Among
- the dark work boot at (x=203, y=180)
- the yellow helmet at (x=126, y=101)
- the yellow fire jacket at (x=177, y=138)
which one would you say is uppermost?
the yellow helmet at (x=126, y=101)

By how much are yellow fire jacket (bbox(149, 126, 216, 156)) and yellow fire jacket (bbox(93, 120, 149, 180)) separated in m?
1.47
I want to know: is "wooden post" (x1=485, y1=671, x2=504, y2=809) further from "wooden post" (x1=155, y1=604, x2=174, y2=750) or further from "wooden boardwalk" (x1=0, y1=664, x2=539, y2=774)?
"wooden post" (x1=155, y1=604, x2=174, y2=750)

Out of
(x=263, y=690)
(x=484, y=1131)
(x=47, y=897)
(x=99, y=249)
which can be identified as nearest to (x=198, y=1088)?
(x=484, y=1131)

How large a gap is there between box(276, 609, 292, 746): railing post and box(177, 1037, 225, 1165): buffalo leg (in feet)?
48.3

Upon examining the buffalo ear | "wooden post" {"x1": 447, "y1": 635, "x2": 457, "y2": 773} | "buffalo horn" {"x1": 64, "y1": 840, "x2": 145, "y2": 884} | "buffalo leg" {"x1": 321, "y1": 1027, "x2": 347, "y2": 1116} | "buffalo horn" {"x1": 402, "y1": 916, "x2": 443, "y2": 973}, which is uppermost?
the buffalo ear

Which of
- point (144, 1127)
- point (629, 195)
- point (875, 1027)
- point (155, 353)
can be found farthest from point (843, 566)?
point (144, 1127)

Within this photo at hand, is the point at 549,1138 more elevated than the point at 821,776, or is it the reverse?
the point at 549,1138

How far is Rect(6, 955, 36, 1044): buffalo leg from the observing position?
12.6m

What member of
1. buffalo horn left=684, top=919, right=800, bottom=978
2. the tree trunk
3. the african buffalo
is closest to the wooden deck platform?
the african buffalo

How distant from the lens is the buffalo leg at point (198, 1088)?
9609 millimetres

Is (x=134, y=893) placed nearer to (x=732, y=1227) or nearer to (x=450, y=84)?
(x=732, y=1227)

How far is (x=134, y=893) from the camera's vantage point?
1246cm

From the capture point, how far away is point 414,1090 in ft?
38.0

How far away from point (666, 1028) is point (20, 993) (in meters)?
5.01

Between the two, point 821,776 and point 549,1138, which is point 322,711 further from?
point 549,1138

• INSTRUCTION: Rewrite the lines from the one containing "Within this photo" through the end of the lines, changing every "buffalo leg" to "bison leg" and leaving everything else as it is.

• ANSWER:
Within this photo at hand, is the point at 549,1138 more elevated than the point at 821,776, or is it the reverse?
the point at 549,1138

How far is Rect(6, 955, 36, 1044): bison leg from the observing position?
12.6m

What member of
1. buffalo horn left=684, top=919, right=800, bottom=978
2. the tree trunk
3. the african buffalo
is closest to the wooden deck platform?
the african buffalo

How distant from the lens is the bison leg at point (198, 1088)?
9609 millimetres

Is (x=134, y=893) placed nearer to (x=732, y=1227) or nearer to (x=450, y=84)?
(x=732, y=1227)

How far is (x=134, y=893) from the camera's vantage point?
1246cm

From the capture point, how far away is point 414,1090 in ft?
38.0

How far away from point (666, 1028) is point (20, 993) (in meters)?
5.01

Between the two, point 821,776 and point 549,1138, which is point 322,711 further from?
point 549,1138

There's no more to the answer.